La condamnation de Charles Taylor a été prononcée par la chambre de première instance du TSSL en deux temps : le 18 mai 2012, il a été déclaré coupable de complicité de crimes de guerre (par terrorisme, violence, atteintes à la dignité, traitement cruel, actes inhumains et pillage, conscription et enrôlement d’enfants soldats) et de crimes contre l’humanité (par meurtre, viol, esclavage sexuel et asservissement). Le 30 mai 2012, alors que le procureur réclamait une peine de 80 ans de prison, le TSSL a prononcé contre Charles Taylor une peine de 50 ans d’emprisonnement pour les actes dont il a été déclaré coupable. L’ancien chef d’Etat du Libéria a fait appel de sa décision. Cette dernière n’est donc pas définitive. Le procès en appel se tient actuellement. La décision finale est attendue d’ici la fin de l’année 2013.

Rappel des faits

Charles Taylor a été un des protagonistes de la guerre civile au Libéria et a commis ou fait commettre dans son pays de nombreuses atrocités. Paradoxalement, sa condamnation ne porte sur les faits qu’il a commis au Libéria mais ceux dont il a été complice en Sierra Leone, alors qu’il était chef d’Etat de la République du Libéria entre 1997 et 2003. La guerre civile au Sierra Leone (1991-2002) a été d’une très grande violence. Elle a fait entre 100.000 et 200.000 morts. Elle a provoqué l’exode massif de plus de deux millions de personnes, soit un tiers de la population totale du pays.

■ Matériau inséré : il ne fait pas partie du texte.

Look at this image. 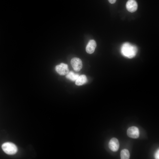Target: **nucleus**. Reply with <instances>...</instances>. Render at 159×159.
<instances>
[{
    "label": "nucleus",
    "mask_w": 159,
    "mask_h": 159,
    "mask_svg": "<svg viewBox=\"0 0 159 159\" xmlns=\"http://www.w3.org/2000/svg\"><path fill=\"white\" fill-rule=\"evenodd\" d=\"M87 82V79L85 75L82 74L79 76L78 78L75 81V85L80 86L82 85L85 83Z\"/></svg>",
    "instance_id": "nucleus-9"
},
{
    "label": "nucleus",
    "mask_w": 159,
    "mask_h": 159,
    "mask_svg": "<svg viewBox=\"0 0 159 159\" xmlns=\"http://www.w3.org/2000/svg\"><path fill=\"white\" fill-rule=\"evenodd\" d=\"M1 148L6 153L9 155L15 154L18 151L16 146L11 142H7L4 143L2 145Z\"/></svg>",
    "instance_id": "nucleus-2"
},
{
    "label": "nucleus",
    "mask_w": 159,
    "mask_h": 159,
    "mask_svg": "<svg viewBox=\"0 0 159 159\" xmlns=\"http://www.w3.org/2000/svg\"><path fill=\"white\" fill-rule=\"evenodd\" d=\"M108 1L110 3L113 4L115 2L116 0H108Z\"/></svg>",
    "instance_id": "nucleus-13"
},
{
    "label": "nucleus",
    "mask_w": 159,
    "mask_h": 159,
    "mask_svg": "<svg viewBox=\"0 0 159 159\" xmlns=\"http://www.w3.org/2000/svg\"><path fill=\"white\" fill-rule=\"evenodd\" d=\"M127 134L130 137L132 138H137L139 136L138 128L135 126L129 127L127 130Z\"/></svg>",
    "instance_id": "nucleus-5"
},
{
    "label": "nucleus",
    "mask_w": 159,
    "mask_h": 159,
    "mask_svg": "<svg viewBox=\"0 0 159 159\" xmlns=\"http://www.w3.org/2000/svg\"><path fill=\"white\" fill-rule=\"evenodd\" d=\"M108 146L110 150L113 152L117 151L119 148V143L118 140L113 138L111 139L108 143Z\"/></svg>",
    "instance_id": "nucleus-7"
},
{
    "label": "nucleus",
    "mask_w": 159,
    "mask_h": 159,
    "mask_svg": "<svg viewBox=\"0 0 159 159\" xmlns=\"http://www.w3.org/2000/svg\"><path fill=\"white\" fill-rule=\"evenodd\" d=\"M154 157L155 159H159V150L158 149L157 150L155 153Z\"/></svg>",
    "instance_id": "nucleus-12"
},
{
    "label": "nucleus",
    "mask_w": 159,
    "mask_h": 159,
    "mask_svg": "<svg viewBox=\"0 0 159 159\" xmlns=\"http://www.w3.org/2000/svg\"><path fill=\"white\" fill-rule=\"evenodd\" d=\"M121 50V53L123 56L131 58L136 55L137 48L135 46L129 43L126 42L122 45Z\"/></svg>",
    "instance_id": "nucleus-1"
},
{
    "label": "nucleus",
    "mask_w": 159,
    "mask_h": 159,
    "mask_svg": "<svg viewBox=\"0 0 159 159\" xmlns=\"http://www.w3.org/2000/svg\"><path fill=\"white\" fill-rule=\"evenodd\" d=\"M55 69L56 71L61 75H66L69 72L68 65L63 63L57 65Z\"/></svg>",
    "instance_id": "nucleus-3"
},
{
    "label": "nucleus",
    "mask_w": 159,
    "mask_h": 159,
    "mask_svg": "<svg viewBox=\"0 0 159 159\" xmlns=\"http://www.w3.org/2000/svg\"><path fill=\"white\" fill-rule=\"evenodd\" d=\"M96 47V43L95 40L93 39L90 40L88 42L86 48V52L89 54L94 52Z\"/></svg>",
    "instance_id": "nucleus-8"
},
{
    "label": "nucleus",
    "mask_w": 159,
    "mask_h": 159,
    "mask_svg": "<svg viewBox=\"0 0 159 159\" xmlns=\"http://www.w3.org/2000/svg\"><path fill=\"white\" fill-rule=\"evenodd\" d=\"M66 75V77L67 79L73 81H75L79 76L78 74H75L72 71L69 72Z\"/></svg>",
    "instance_id": "nucleus-10"
},
{
    "label": "nucleus",
    "mask_w": 159,
    "mask_h": 159,
    "mask_svg": "<svg viewBox=\"0 0 159 159\" xmlns=\"http://www.w3.org/2000/svg\"><path fill=\"white\" fill-rule=\"evenodd\" d=\"M126 7L127 11L132 13L137 10L138 5L135 0H128L126 3Z\"/></svg>",
    "instance_id": "nucleus-6"
},
{
    "label": "nucleus",
    "mask_w": 159,
    "mask_h": 159,
    "mask_svg": "<svg viewBox=\"0 0 159 159\" xmlns=\"http://www.w3.org/2000/svg\"><path fill=\"white\" fill-rule=\"evenodd\" d=\"M71 64L73 69L76 72H78L82 68V62L79 58L74 57L72 59Z\"/></svg>",
    "instance_id": "nucleus-4"
},
{
    "label": "nucleus",
    "mask_w": 159,
    "mask_h": 159,
    "mask_svg": "<svg viewBox=\"0 0 159 159\" xmlns=\"http://www.w3.org/2000/svg\"><path fill=\"white\" fill-rule=\"evenodd\" d=\"M130 157V154L128 150L123 149L120 152V157L121 159H128Z\"/></svg>",
    "instance_id": "nucleus-11"
}]
</instances>
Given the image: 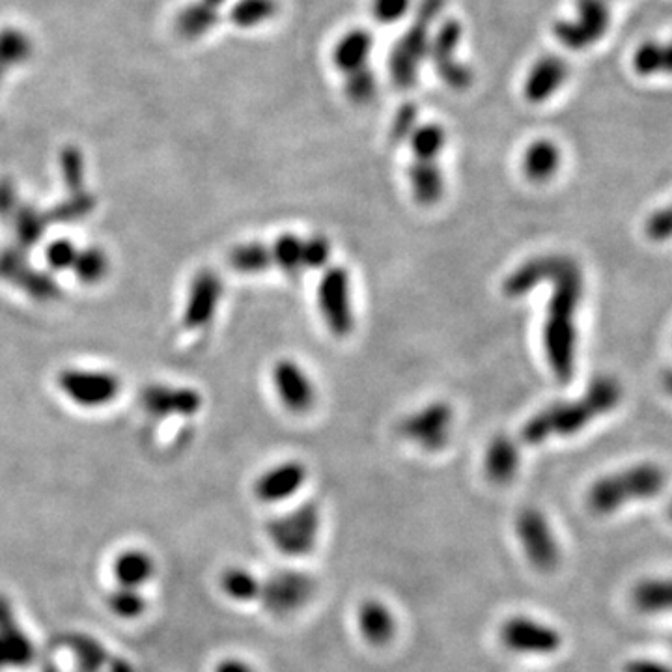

Elle s’est accompagnée d’un long cortège d’actes criminels : recrutement et usage de mercenaires (notamment libériens), recrutement et utilisation d’enfants-soldats, attaques généralisées contre la population civile, exécutions sommaires, campagnes d’amputations, tortures, viols à grande échelle, destructions et pillage etc. L’un des épisodes les plus noirs de ce conflit a été la prise de la capitale Freetown par les rebelles entre décembre 1998 et février 1999 au cours de laquelle 6.000 habitants ont été tués, tandis que des dizaines de milliers de personnes ont du fuir. Cette guerre avait pour principale raison le contrôle des riches provinces diamantifères de la Sierra Leone, sur lesquelles le Liberia entendait étendre sa domination. L’objectif du Liberia n’était toutefois pas de contrôler son voisin politiquement. Entre 1997 et 2002, Charles Taylor a soutenu les rebelles sierra-léonais du Front révolutionnaire uni (RUF) et du Conseil des forces armées révolutionnaires (l’AFRC) ainsi que l’alliance AFRC/RUF politiquement, économiquement et militairement (en leur fournissant notamment armes, munitions, entraînement, logistique et moyens de communication) en échange de diamants. Un objectif mercantile qui a perdu Charles Taylor.